**PAGE TEXT:**
□ □ □ □

Thousands to take to Boston Common to highlight housing and migrant crisis

More than 4,000 people are expected to turn out to Boston Common Sunday to raise “much needed” funding for agencies that support the homeless, shining a light on the dire housing and migrant crisis rattling the region.

The anticipated crowd will be the largest in the eight years that Winter Walk has brought agencies and community members together in a show of solidarity with individuals experiencing homelessness, event organizer Paulina Kusiak Daigle told the Herald on Saturday.

Over $365,000 has already been raised for 13 Boston-based partner programs as well as six nonprofits that will be walking remotely in other parts of the state Sunday. The goal is to bring in at least $500,000, with fundraising continuing through the end of February.

“If we don’t have the money to react when we have that crisis, we have a problem,” Daigle said. “Everything that is raised during the Winter Walk is unrestricted which means it can be used during a crisis, it can be used with urgency. That’s what makes it very special and helpful.”

Karen LaFrazia, president and CEO of St. Francis House, a participating agency, called events like the Winter Walk “crucial” in helping meet the “unprecedented demand” being pressed onto city shelters.

Just within the past few days, Mayor Michelle Wu said an overflow site for migrant families at a Roxbury recreation center was quickly reaching its 400-person capacity, a week after it was opened by the state.

That was then followed by the city giving the Fort Point neighborhood a heads-up that the state was considering a safety-net site for migrants at a private office building on Farnsworth Street, catching residents there off guard.

State Sen. Nick Collins, from Southie, rebuked the idea, suggesting the Healey administration consider the Mount Ida Campus of UMass Amherst in Newton.

Meanwhile, homeless families already in emergency shelters, including migrants from other countries, may become eligible for a state-run program that provides up to $30,000 over two years to find stable housing.

But as LaFrazia pointed out to the Herald, while there’s been “lots of attention” on migrant families, the large quantity of migrants who are coming into the city as single individuals is going quietly under the radar.

Massachusetts is legally required to house homeless families due to the state’s right-to-shelter law. That’s not the case for single individuals, though, placing the burden on the adult shelter system and the “generosity of private individuals,” LaFrazia said.

Between last July and December, St. Francis House, the city’s largest day shelter, saw 1,346 new people facing homelessness needing services, a “staggering” 46% increase from the same timeframe a year before.

Migrants made up 20% of that spike, LaFrazia said, highlighting how they also received 16% more meals and 30% more clothing items compared to those who’ve been homeless here.

“It basically becomes a private philanthropy that enables us collectively as a system,” LaFrazia said. “There’s nothing legally compelling the state to provide shelter for single unaccompanied adults. The shelters themselves respond to that from a place of a moral obligation and bear the financial burden of doing that.”

Jim O’Connell, president of Boston Healthcare for the Homeless Program, will be a featured speaker at Sunday’s Winter Walk, an event he has participated in the past seven years since it started in February 2017.

O’Connell, speaking to the Herald, said the past year has emphasized how critical the housing crisis is, first with Mass and Cass, a homeless encampment that had been a sore point in the city before officials ordered tents down in November.

Migrants are “magnifying the problem,” O’Connell said. His organization has doctors, nurses and social workers providing services at most shelters around the city as well as Boston Medical Center and Massachusetts General Hospital.

“Most of the migrant families are young, relatively healthy families who have just done a migration this way,” O’Connell said, “whereas most of the people we see out on the streets have been there for long periods of time, and they have suffered from years of neglect, abuse, etc., and they are older and have more health needs.”

□ □ □ □

**DATASET CONTENT:**
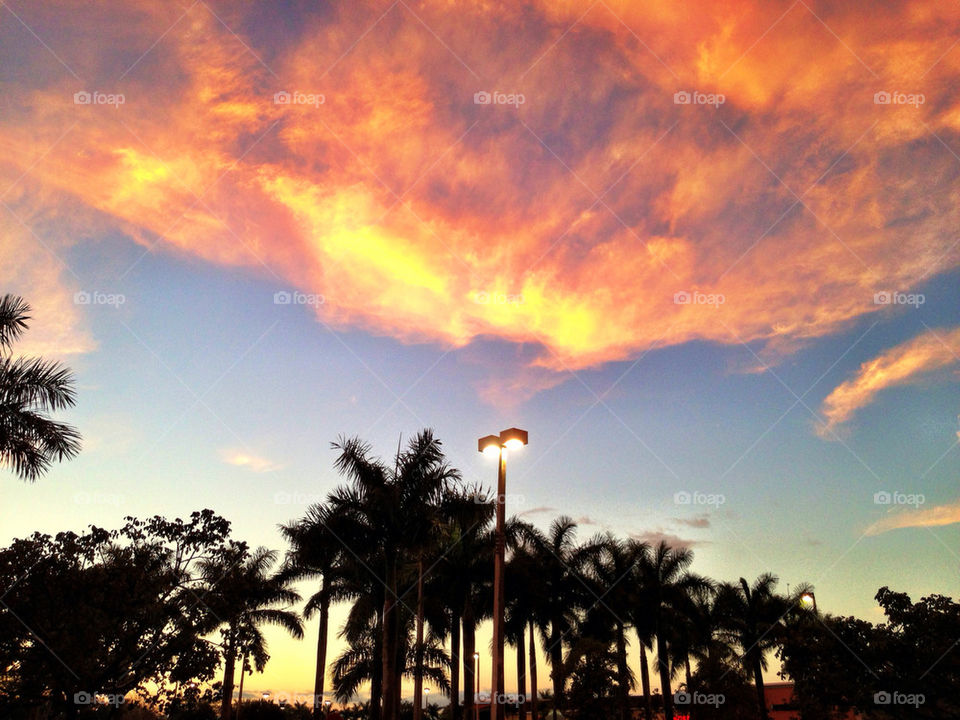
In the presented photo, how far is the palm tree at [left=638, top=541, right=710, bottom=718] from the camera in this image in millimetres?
48656

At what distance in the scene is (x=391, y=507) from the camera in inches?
1002

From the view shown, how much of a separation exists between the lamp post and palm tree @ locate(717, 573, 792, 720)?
42.4 m

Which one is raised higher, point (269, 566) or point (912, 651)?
point (269, 566)

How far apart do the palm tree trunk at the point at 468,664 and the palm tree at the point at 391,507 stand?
11243 millimetres

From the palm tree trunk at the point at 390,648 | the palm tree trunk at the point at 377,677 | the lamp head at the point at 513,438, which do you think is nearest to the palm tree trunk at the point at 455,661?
the palm tree trunk at the point at 377,677

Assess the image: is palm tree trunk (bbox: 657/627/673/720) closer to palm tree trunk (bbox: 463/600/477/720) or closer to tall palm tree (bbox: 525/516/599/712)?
tall palm tree (bbox: 525/516/599/712)

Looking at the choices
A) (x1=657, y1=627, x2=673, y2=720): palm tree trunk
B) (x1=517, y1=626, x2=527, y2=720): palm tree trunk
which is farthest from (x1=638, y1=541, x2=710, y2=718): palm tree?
(x1=517, y1=626, x2=527, y2=720): palm tree trunk

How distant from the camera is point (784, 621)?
5009cm

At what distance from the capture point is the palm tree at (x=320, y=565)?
25891 millimetres

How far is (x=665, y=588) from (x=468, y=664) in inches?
779

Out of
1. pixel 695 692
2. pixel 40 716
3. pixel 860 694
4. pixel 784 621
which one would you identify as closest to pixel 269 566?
pixel 40 716

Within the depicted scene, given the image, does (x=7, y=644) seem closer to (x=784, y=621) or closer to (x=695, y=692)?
(x=695, y=692)

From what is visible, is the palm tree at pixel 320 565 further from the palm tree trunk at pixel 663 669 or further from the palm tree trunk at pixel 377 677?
the palm tree trunk at pixel 663 669

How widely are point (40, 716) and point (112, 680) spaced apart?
12562mm
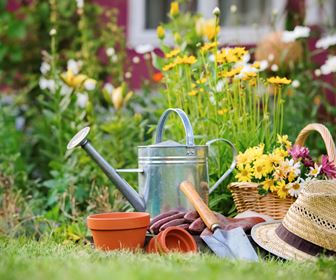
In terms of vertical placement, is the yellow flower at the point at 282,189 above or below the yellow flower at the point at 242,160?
below

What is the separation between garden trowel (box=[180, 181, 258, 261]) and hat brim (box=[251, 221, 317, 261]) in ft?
0.22

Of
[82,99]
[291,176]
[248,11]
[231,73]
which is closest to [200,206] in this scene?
[291,176]

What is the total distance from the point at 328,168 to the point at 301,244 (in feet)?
1.90

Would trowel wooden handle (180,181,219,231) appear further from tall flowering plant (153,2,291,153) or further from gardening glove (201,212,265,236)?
tall flowering plant (153,2,291,153)

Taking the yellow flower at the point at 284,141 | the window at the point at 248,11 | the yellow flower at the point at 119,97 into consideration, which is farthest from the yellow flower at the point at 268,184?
the window at the point at 248,11

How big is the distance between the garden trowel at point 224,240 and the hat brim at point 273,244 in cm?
7

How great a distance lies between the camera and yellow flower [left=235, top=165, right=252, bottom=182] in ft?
12.4

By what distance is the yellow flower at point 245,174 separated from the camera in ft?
12.4

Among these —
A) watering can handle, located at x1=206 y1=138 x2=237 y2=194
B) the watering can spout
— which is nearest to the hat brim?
watering can handle, located at x1=206 y1=138 x2=237 y2=194

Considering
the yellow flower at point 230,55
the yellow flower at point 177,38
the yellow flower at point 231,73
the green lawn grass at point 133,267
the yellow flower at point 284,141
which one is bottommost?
the green lawn grass at point 133,267

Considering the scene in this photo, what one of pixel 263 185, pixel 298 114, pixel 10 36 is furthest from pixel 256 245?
pixel 10 36

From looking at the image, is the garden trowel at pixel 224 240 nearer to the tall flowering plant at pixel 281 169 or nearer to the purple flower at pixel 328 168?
the tall flowering plant at pixel 281 169

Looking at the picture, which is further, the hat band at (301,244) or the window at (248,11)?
the window at (248,11)

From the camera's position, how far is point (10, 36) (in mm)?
7379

□ □ □ □

**WORK TASK 1:**
Answer these questions from the Winter Walk article, one answer per line:
(a) How many Boston-based partner programs is the money being raised for?
(b) How many new people facing homelessness did St. Francis House see between last July and December?
(c) In what month and year did the Winter Walk start?
**WORK TASK 2:** Condense the paragraph of the Winter Walk article that begins "Over $365,000 has already been raised" into a shorter version that keeps its main facts.
**WORK TASK 3:** Transcribe the Winter Walk article from "Migrants made up" to "in February 2017.".
The lines have no connection to the text.

**REPLY 1:**
(a) 13
(b) 1,346
(c) February 2017

**REPLY 2:** More than $365,000 has been raised so far for 13 Boston-based partner programs and six nonprofits walking remotely elsewhere in the state. Fundraising runs through the end of February, with a goal of at least $500,000.

**REPLY 3:**
Migrants made up 20% of that spike, LaFrazia said, highlighting how they also received 16% more meals and 30% more clothing items compared to those who’ve been homeless here.

“It basically becomes a private philanthropy that enables us collectively as a system,” LaFrazia said. “There’s nothing legally compelling the state to provide shelter for single unaccompanied adults. The shelters themselves respond to that from a place of a moral obligation and bear the financial burden of doing that.”

Jim O’Connell, president of Boston Healthcare for the Homeless Program, will be a featured speaker at Sunday’s Winter Walk, an event he has participated in the past seven years since it started in February 2017.